SOURCE / INDUSTRIES
Trial to give foreign financial firms national treatment in Beijing
Trial to give foreign financial firms national treatment
Published: Sep 07, 2020 08:43 PM

People walk outside the headquarters of the China Securities Regulatory Commission in Beijing. File photo: VCG



The State Council of China agreed on Monday on a guideline on deepening and expanding trials on the opening of services sector in Beijing, with most opening-up measures rolled out for the first time, which will enable foreign financial institutions to enjoy pre-establishment national treatment in pilot programs. 

Analysts said that the guideline represents China's leapfrog opening-up in the financial services sector, and it also paves the way for overseas companies to launch IPOs in China's A-share market. The move also showcases the world's second-largest economy's unwavering commitment to opening-up and attracting foreign investment amid the US' relentless push for decoupling with China.

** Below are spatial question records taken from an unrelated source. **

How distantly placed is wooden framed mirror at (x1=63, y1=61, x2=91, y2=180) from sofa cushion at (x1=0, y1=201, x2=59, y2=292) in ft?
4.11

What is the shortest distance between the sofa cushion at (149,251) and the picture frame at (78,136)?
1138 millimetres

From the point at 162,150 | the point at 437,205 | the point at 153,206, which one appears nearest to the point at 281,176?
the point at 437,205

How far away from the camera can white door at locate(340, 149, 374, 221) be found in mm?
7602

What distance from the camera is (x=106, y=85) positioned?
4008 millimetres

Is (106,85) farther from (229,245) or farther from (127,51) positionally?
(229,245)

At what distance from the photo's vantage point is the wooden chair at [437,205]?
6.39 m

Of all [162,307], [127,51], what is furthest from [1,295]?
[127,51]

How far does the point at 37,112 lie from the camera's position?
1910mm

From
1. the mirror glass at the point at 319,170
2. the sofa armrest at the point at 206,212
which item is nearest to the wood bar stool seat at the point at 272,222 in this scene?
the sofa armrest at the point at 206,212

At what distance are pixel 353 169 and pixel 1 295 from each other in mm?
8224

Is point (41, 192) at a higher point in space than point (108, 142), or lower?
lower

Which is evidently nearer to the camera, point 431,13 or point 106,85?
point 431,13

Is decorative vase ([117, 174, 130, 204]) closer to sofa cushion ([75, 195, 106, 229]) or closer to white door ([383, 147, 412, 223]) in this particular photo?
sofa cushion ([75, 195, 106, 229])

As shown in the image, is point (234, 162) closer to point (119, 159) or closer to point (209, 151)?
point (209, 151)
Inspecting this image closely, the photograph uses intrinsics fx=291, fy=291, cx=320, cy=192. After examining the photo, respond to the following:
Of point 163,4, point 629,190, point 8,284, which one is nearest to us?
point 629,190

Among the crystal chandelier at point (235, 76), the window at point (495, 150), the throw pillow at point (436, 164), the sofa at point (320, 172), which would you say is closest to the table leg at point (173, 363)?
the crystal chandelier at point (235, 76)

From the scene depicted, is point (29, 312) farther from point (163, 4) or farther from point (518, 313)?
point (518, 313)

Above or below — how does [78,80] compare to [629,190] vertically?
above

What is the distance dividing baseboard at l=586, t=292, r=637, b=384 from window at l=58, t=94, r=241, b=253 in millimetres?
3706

The guideline was released amid the ongoing China International Fair for Trade in Services, the first major in-person international trade fair in China following its effective containment of the COVID-19 outbreak.

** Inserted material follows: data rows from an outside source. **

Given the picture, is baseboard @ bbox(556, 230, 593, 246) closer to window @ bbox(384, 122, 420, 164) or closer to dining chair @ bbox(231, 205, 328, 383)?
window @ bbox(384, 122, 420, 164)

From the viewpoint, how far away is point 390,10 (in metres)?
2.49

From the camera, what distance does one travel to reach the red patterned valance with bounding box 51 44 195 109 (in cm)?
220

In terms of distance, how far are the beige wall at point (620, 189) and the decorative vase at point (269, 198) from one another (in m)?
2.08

According to the guideline, Beijing will support foreign-invested institutions to participate in the overseas investment pilots of qualified domestic limited partners. 

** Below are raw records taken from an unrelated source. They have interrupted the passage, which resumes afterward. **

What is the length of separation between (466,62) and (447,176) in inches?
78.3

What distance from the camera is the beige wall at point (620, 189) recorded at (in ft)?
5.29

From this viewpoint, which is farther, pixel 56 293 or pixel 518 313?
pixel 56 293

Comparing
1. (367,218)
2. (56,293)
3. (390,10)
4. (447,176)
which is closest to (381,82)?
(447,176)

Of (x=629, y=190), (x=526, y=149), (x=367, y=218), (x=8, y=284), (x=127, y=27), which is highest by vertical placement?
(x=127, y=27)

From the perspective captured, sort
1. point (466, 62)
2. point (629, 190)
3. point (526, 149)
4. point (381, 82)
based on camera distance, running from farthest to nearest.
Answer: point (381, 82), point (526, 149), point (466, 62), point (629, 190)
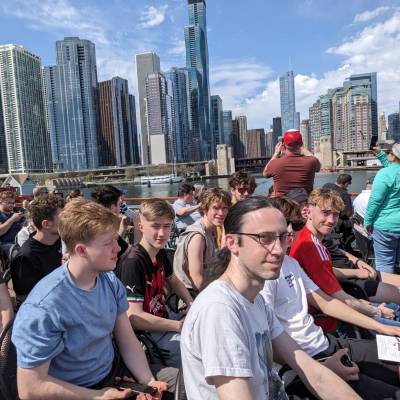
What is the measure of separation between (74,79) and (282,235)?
16216 cm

Also, Beijing will set up a services platform for foreign-invested companies that aim to list in the A-share market and provide relevant services, which analysts said will offer a way for foreign companies to raise capital in China's Shanghai and Shenzhen bourses.

In addition, transnational companies will be allowed to set up wholly foreign-owned financial entities in Beijing and qualified companies will be granted certificates for foreign-exchange transactions.

Qualified foreign banks, for the first time, will be able to expand in such sectors as securities investment fund management and gold and silver futures trading. 

Analysts said the guideline represents China's new height in financial opening-up, which is another milestone after the country completely scrapped shareholding restrictions on foreign capital in the financial market. 

Under pre-establishment national treatment, foreign financial institutions are subject to the regulations involving the negative list, which has been reduced to only a few items. 

Dong Dengxin, director of the Finance and Securities Institute at the Wuhan University of Science and Technology, told the Global Times on Monday that such opening-up is a top-level macro strategy based on China's own speed.

"The US has been leading a blockade against the Chinese economy and locking its own doors to the world. The more closed the US is, the more opening-up China will display to the world. More companies from other economies will be attracted to invest in China, propelling the country's economic take-off in the post-virus era," Dong said.